Sexual dysfunctions and other sexual disorders are highly prevalent in adults with attention-deficit/hyperactivity disorder (ADHD), according to results of a recent study conducted at an outpatient adult ADHD clinic in the Netherlands. Researchers found that 39% of men and 43% of women with ADHD had symptoms of a sexual dysfunction, while 17% of men and 5% of women ADHD patients had symptoms of a sexual disorder.
“Screening for sexual disorders should be therefore standard procedure during diagnostic assessment” of adults with ADHD, the authors wrote in an article in the journal ADHD Attention Deficit and Hyperactivity Disorders.
Previous research has suggested that impulsive behavior, exposure to risky situations, proximity to motivated offenders, and poorer guardianship may lead to decreased sexual health and well-being in adolescents and young adults with ADHD.
“We believe that symptoms of ADHD may lead to sexual disorders and sexual dissatisfaction,” wrote senior researcher Denise Bijlenga, PhD, and colleagues from the PsyQ outpatient adult ADHD clinic in The Hague, Netherlands. “For example, continuous distractedness and inattentiveness may result in decreased sexual arousal and orgasmic problems.”
Because sexual functioning hasn’t been well studied in adults with ADHD, Dr. Bijlenga and colleagues sought to assess the prevalence of sexual dysfunctions and other sexual disorders in adults with ADHD by comparing these patients with members of the general population.
The researchers recruited 136 patients age 18 and older (76 men and 60 women) diagnosed at their ADHD clinic. The patients filled out two questionnaires that screened for sexual problems and sexual dysfunctions. For comparison, the researchers used two large studies on sexual health in the Netherlands for a representative sample of the Dutch population.
After comparing the results, the researchers found:
- The most prevalent dysfunctions in men with ADHD included orgasmic problems (14%), premature orgasm (13%), sexual aversion (13%), and negative emotions during or after sex (10%).

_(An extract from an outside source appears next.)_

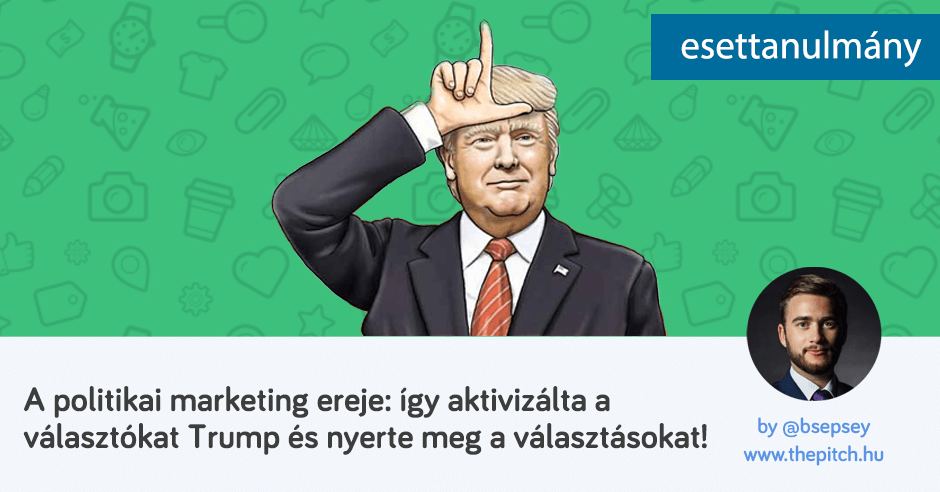 Így nyerte meg Trump a választásokat az online marketinggel!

- Compared with men in the general population, male ADHD patients more often reported sexual aversion (12% vs 1%) and little desire for sexual contact (6% vs 0%). However, hypersexuality was higher in the male ADHD group than in the general population (12% vs 5%). In general, men in the ADHD group were more sexually active but also less often satisfied with their sex life than men in the general population (27% vs 68%).
- In women with ADHD, the most prevalent dysfunctions were sexual excitement problems (26%), orgasmic problems (22%), and sexual aversion (15%).
- Compared with women in the general population, female ADHD patients more often reported sexual aversion (15% vs 4%) and sexual excitement problems (26% vs 3%), but were equally low in terms of hypersexuality (2% vs 2%). As with the male ADHD group, the female ADHD group was less often satisfied with their sex life compared with women in the general population (35% vs 65%).
Symptoms of inattention and impulsiveness may result in sexual problems for adults with ADHD, the researchers explained. “Sexual excitement problems may be associated with insufficient focus on sexual stimuli, caused by easily being distracted in ADHD,” they noted.
“We also found that quite a few ADHD patients reported sexual aversion, and a lot of male patients also reported negative emotions during or after sex. These men and women do not feel safe and in control during sex,” Dr. Bijlenga and colleagues wrote. “Sexual aversion may be the result of negative sexual experiences in the past and can be associated with low self-esteem, fear of intimacy, and insufficient relational skills, which are all more prevalent in ADHD patients. However, we do not know if this is also the case in our patient sample.”
The researchers further investigated whether sexual dysfunction was associated with depression, anxiety, or a substance use disorder (or the use of stimulants or antidepressants) in any of the patients with ADHD. But they found that none of the associations were statistically significant.
One limitation of the study was that it was conducted among adult men and women treated in an outpatient ADHD clinic, and therefore can’t be generalized to all adults with ADHD in the general population, the researchers noted. In addition, the ADHD patients in the study were younger than the respondents in the general population studies.
Nevertheless, further research—such as the etiological relationship between ADHD and sexual problems—should be investigated, Dr. Bijlenga and colleagues recommended. “Sexual arousal may temporarily increase dopaminergic function and diminish the severity of ADHD symptoms (like concentration difficulties, restlessness, difficulty to relax, or sleep). In this respect, it should be studied if sexual behavior is used as a coping strategy in ADHD.”